Can a validly executed will be declared invalid by the court?

Minnesota law specifies several formalities that must all be satisfied for a will to be deemed validly executed: the will must be written, it must be signed by the person making it or by a person legally authorized to act for that person, and it must be signed by two persons who witnessed the execution of the will. Even if these formalities have been satisfied, persons with an interest in the estate of the decedent often ask whether a will that has been signed and properly witnessed still be declared invalid? The answer is a heavily qualified "yes."

In order to challenge the validity of a will, the person making the challenge must commence litigation in the probate court to determine whether the decedent died "testate" (with a valid will) or "intestate" (without a valid will). Sometimes, the challenge to a will may involve multiple wills, each claimed by one or more interested persons to represent the decedent's true intent concerning the distribution of property.

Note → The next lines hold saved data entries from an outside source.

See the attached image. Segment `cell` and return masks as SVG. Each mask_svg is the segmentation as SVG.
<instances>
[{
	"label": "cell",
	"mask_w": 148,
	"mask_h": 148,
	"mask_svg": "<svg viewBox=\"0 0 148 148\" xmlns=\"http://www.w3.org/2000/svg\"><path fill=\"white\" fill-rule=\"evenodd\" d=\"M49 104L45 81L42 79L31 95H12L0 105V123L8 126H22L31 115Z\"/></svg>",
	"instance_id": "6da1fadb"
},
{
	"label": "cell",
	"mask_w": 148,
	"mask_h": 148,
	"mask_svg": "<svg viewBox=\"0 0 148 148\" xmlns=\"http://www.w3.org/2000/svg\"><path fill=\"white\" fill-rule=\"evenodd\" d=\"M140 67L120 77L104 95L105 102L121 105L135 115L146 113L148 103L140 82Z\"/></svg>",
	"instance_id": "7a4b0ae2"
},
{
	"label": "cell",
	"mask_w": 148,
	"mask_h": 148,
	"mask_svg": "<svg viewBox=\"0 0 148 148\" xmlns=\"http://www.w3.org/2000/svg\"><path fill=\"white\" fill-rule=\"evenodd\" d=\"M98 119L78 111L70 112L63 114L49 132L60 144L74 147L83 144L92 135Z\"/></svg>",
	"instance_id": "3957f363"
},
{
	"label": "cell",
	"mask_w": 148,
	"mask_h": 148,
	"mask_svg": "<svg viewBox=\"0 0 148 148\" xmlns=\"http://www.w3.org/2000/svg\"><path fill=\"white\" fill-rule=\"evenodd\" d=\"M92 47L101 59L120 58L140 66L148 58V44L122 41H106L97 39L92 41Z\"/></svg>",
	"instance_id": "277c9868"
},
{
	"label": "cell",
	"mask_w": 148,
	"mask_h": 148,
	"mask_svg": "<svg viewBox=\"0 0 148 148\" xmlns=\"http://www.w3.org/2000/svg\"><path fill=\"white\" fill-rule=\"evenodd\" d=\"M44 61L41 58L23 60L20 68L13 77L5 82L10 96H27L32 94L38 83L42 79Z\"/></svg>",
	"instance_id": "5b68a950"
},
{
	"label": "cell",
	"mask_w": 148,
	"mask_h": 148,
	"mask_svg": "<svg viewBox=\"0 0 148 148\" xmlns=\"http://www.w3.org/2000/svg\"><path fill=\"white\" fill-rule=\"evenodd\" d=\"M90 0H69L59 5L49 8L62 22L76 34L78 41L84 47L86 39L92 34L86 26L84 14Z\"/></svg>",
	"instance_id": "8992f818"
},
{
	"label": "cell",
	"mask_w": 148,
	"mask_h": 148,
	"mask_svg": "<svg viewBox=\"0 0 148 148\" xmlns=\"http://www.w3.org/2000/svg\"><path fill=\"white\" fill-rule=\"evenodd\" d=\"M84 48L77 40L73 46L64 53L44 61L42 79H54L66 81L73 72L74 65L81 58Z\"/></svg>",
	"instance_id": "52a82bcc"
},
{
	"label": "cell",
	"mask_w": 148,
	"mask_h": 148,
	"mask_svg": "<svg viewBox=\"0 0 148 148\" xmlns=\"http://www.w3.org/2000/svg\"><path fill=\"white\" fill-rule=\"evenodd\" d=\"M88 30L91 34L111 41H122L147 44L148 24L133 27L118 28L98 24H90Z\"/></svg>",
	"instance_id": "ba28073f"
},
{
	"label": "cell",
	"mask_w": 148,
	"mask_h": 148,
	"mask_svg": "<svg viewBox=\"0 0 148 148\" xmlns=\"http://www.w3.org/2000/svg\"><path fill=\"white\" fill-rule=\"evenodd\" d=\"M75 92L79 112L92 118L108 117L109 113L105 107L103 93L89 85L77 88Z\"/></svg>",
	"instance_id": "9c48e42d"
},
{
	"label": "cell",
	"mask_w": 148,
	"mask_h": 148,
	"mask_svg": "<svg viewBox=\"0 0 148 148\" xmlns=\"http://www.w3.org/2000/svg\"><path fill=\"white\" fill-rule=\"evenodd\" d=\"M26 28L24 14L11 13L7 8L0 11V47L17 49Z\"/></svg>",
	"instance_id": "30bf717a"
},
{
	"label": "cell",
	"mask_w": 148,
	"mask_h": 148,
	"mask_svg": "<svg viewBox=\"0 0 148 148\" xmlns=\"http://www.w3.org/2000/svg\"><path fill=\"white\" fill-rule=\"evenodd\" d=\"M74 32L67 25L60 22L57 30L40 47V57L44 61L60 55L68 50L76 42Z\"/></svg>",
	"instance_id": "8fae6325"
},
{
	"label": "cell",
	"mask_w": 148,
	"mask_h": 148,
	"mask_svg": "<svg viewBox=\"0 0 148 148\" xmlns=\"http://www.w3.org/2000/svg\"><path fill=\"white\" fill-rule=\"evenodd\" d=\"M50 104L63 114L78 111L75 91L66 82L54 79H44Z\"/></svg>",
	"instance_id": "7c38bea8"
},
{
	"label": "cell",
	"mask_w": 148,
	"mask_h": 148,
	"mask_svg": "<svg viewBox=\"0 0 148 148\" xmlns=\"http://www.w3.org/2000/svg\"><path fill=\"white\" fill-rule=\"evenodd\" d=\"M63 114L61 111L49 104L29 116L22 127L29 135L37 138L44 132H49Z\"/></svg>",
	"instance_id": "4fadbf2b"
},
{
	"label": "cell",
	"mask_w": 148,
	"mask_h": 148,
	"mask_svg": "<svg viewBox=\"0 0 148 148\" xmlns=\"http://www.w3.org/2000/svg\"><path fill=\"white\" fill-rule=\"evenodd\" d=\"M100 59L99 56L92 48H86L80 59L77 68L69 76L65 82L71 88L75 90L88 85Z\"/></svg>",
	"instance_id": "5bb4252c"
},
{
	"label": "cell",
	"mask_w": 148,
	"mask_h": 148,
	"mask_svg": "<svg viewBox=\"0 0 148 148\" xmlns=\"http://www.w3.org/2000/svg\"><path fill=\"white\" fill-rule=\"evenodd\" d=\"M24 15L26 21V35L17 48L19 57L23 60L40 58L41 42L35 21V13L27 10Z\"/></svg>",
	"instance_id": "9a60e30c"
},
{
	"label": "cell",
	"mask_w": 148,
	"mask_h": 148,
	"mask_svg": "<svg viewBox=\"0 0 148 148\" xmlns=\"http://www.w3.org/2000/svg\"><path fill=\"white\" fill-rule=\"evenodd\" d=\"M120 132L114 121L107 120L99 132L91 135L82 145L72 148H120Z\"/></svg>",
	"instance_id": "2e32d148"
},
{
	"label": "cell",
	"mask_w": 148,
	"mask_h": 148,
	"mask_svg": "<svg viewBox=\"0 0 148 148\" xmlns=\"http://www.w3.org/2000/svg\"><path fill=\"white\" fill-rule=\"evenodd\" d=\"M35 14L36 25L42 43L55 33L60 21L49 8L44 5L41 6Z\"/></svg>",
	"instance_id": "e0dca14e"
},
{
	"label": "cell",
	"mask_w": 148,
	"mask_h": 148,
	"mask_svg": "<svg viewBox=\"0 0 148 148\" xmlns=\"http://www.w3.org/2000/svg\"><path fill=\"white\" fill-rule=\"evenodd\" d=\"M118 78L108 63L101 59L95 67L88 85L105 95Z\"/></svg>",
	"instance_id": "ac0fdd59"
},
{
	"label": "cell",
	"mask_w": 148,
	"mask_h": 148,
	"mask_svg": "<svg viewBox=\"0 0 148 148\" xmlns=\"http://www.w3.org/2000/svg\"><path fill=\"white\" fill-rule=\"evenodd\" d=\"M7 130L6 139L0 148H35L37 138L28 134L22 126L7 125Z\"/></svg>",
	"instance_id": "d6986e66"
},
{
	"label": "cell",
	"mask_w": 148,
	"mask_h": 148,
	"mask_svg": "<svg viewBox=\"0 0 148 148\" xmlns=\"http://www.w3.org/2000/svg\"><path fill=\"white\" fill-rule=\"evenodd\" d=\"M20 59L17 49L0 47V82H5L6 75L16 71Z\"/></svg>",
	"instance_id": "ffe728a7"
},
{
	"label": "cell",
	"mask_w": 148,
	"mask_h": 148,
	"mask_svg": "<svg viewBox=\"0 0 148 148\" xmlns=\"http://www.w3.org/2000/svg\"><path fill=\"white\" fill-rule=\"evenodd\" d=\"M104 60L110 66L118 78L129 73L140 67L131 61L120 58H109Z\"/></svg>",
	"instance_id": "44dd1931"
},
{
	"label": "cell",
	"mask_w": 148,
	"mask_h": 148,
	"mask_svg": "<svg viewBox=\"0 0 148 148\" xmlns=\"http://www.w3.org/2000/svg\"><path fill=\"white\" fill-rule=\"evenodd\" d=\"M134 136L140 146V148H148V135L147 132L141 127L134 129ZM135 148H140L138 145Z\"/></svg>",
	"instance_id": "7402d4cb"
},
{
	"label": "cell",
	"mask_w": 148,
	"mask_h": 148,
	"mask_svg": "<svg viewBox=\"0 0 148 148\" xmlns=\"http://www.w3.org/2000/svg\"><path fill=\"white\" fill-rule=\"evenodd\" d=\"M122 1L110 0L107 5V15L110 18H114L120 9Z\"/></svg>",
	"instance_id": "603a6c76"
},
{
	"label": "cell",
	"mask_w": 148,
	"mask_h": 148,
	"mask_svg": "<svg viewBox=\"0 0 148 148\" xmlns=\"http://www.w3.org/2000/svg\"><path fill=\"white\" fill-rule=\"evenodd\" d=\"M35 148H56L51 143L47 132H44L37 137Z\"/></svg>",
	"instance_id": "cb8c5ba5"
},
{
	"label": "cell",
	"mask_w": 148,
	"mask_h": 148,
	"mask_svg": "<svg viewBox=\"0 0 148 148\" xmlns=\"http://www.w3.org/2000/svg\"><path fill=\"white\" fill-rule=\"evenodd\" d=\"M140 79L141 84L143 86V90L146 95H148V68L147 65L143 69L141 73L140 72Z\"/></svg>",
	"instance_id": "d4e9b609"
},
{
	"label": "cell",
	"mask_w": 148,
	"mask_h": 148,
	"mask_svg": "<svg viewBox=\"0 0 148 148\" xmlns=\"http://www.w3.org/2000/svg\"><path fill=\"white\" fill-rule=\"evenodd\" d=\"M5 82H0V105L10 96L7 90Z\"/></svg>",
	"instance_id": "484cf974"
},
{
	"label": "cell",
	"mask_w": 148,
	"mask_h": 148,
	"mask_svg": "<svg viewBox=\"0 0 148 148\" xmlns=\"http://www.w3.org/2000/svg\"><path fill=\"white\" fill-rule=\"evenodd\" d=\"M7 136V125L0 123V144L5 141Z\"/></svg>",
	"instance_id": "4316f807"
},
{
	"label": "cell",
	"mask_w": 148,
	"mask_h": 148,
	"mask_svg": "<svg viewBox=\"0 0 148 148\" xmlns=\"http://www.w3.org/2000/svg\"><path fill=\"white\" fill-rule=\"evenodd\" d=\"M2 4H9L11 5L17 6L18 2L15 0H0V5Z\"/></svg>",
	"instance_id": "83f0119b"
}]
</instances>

A successful challenger must meet the burden of establishing by the greater weight of the evidence one or more of the following facts:

  • that the decedent was mentally not competent and did not possess sufficient "testamentary intent,"
  • that a person inheriting some or all of the estate exercised undue influence over the decedent, thereby gaining an unfair advantage over other heirs
  • that a person inheriting some or all of the estate employed duress or fraud to obtain his or her share of the estate
  • that the decedent revoked the will before dying or made some a mistake that would invalidate the will

As may be easily imagined, a lawsuit challenging the validity of a formally executed will can be expensive and emotionally draining. Estate litigation should be started only after consulting a lawyer experienced in probate court litigation to learn the probability of success and to find out whether a successful challenge will have a material impact on the distribution of the estate.